- [AIM OF THE TASK]:
Reproduce all of the data below, substituting "oversized presentation check" for each instance of "large white cheque" and leaving everything else unchanged. Omit the pictures from your answer.

- [DATASET EXTRACT]:
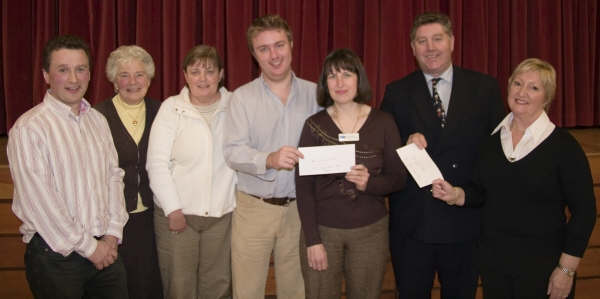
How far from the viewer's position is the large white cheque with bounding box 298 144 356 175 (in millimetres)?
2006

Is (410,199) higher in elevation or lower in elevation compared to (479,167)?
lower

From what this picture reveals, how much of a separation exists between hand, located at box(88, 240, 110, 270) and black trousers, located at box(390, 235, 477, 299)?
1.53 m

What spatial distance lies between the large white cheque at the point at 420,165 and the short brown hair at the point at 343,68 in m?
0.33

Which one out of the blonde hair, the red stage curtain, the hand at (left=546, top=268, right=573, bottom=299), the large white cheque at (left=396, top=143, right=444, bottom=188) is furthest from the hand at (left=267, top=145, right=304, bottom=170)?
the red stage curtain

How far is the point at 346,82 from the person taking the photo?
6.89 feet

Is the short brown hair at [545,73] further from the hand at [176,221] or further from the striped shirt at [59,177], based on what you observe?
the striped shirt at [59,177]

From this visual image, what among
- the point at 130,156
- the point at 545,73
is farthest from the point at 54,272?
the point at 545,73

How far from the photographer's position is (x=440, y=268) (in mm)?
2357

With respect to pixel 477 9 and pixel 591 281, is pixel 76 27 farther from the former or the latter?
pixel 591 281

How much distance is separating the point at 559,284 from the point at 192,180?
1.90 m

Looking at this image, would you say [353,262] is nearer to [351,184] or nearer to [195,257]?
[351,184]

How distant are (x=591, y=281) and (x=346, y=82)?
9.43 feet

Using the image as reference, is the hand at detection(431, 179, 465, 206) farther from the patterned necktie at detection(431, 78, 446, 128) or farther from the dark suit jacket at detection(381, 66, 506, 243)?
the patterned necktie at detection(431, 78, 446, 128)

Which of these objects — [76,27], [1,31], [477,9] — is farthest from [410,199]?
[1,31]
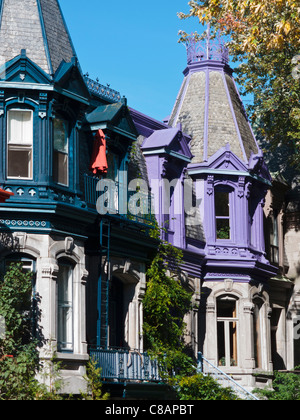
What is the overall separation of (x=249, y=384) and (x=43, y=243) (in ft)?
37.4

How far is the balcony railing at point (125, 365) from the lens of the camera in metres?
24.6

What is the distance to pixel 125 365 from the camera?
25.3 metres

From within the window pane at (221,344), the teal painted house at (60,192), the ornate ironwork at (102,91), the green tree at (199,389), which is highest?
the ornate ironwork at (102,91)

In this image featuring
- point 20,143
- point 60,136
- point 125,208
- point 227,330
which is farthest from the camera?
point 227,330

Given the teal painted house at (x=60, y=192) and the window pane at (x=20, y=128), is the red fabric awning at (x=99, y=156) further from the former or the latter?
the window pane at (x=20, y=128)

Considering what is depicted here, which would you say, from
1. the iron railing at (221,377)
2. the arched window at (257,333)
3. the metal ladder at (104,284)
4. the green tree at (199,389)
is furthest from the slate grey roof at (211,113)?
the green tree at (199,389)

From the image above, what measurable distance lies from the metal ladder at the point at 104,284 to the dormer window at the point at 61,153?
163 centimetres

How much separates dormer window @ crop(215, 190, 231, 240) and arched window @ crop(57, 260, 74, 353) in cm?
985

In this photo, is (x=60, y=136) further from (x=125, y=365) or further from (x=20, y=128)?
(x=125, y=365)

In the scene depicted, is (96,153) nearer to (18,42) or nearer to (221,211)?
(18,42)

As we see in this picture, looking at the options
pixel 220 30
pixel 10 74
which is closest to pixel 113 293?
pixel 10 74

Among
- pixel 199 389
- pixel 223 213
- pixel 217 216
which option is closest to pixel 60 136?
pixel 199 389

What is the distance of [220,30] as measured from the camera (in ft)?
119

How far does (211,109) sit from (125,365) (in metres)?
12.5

- [SOLUTION TO THIS PROBLEM]:
How far from the viewer's position is the oversized presentation check with bounding box 298 144 356 175 (in millimetres)?
2006

Is (410,199) higher in elevation or lower in elevation compared to (479,167)?
lower

From what this picture reveals, how much of a separation exists between hand, located at box(88, 240, 110, 270) and black trousers, located at box(390, 235, 477, 299)?
1.53 m

What spatial distance lies between the oversized presentation check at the point at 420,165 and the short brown hair at the point at 343,68 in m?
0.33

Which one out of the blonde hair, the red stage curtain, the hand at (left=546, top=268, right=573, bottom=299), the oversized presentation check at (left=396, top=143, right=444, bottom=188) is furthest from the hand at (left=267, top=145, right=304, bottom=170)?
the red stage curtain

How far is the point at 346,82 from the person taking the photo?
6.89 feet

Is the short brown hair at [545,73] further from the hand at [176,221] or further from the striped shirt at [59,177], based on what you observe?
the striped shirt at [59,177]

From this visual image, what among
- the point at 130,156
- the point at 545,73
is farthest from the point at 54,272?
the point at 545,73

How far from the photographer's position is (x=440, y=268) (in mm)?
2357

With respect to pixel 477 9 and pixel 591 281, is pixel 76 27 farther from the former or the latter?
pixel 591 281

How much distance is separating the point at 559,284 from the point at 192,180?
1.90 m

Looking at this image, would you say [353,262] is nearer to [351,184] or nearer to [195,257]?
[351,184]

How distant are (x=591, y=281) and (x=346, y=82)?
9.43 feet

Using the image as reference, is the hand at detection(431, 179, 465, 206) farther from the patterned necktie at detection(431, 78, 446, 128) or farther from the dark suit jacket at detection(381, 66, 506, 243)?
the patterned necktie at detection(431, 78, 446, 128)

Which of these objects — [76,27], [1,31], [477,9] — is farthest from [410,199]?
[1,31]
What is the overall separation of (x=249, y=384) and (x=43, y=243) (in ft)?
37.4

How far is the balcony railing at point (125, 365) from the lens of the camera in metres?
24.6

What is the distance to pixel 125 365 from the camera?
25.3 metres

From within the window pane at (221,344), the teal painted house at (60,192), the ornate ironwork at (102,91), the green tree at (199,389), which is highest?
the ornate ironwork at (102,91)

In this image featuring
- point 20,143
- point 60,136
- point 125,208
- point 227,330
which is farthest from the camera?
point 227,330

Given the teal painted house at (x=60, y=192) and the window pane at (x=20, y=128), is the red fabric awning at (x=99, y=156) further from the former or the latter?
the window pane at (x=20, y=128)

Considering what is depicted here, which would you say, from
1. the iron railing at (221,377)
2. the arched window at (257,333)
3. the metal ladder at (104,284)
4. the green tree at (199,389)
is furthest from the slate grey roof at (211,113)?
the green tree at (199,389)

From the image above, what measurable distance lies from the metal ladder at the point at 104,284 to the dormer window at the point at 61,153?
163 centimetres

How much separates dormer window @ crop(215, 190, 231, 240) and arched window @ crop(57, 260, 74, 353) in cm?
985

In this photo, is (x=60, y=136) further from (x=125, y=365) or further from (x=20, y=128)?
(x=125, y=365)

In the scene depicted, is (96,153) nearer to (18,42) or nearer to (221,211)?
(18,42)

As we see in this picture, looking at the options
pixel 220 30
pixel 10 74
which is closest to pixel 113 293?
pixel 10 74

Among
- pixel 199 389
- pixel 223 213
- pixel 217 216
which option is closest to pixel 60 136?
pixel 199 389

What is the distance of [220,30] as measured from the camera (in ft)?
119

How far does (211,109) sit from (125,365) (in metres)?
12.5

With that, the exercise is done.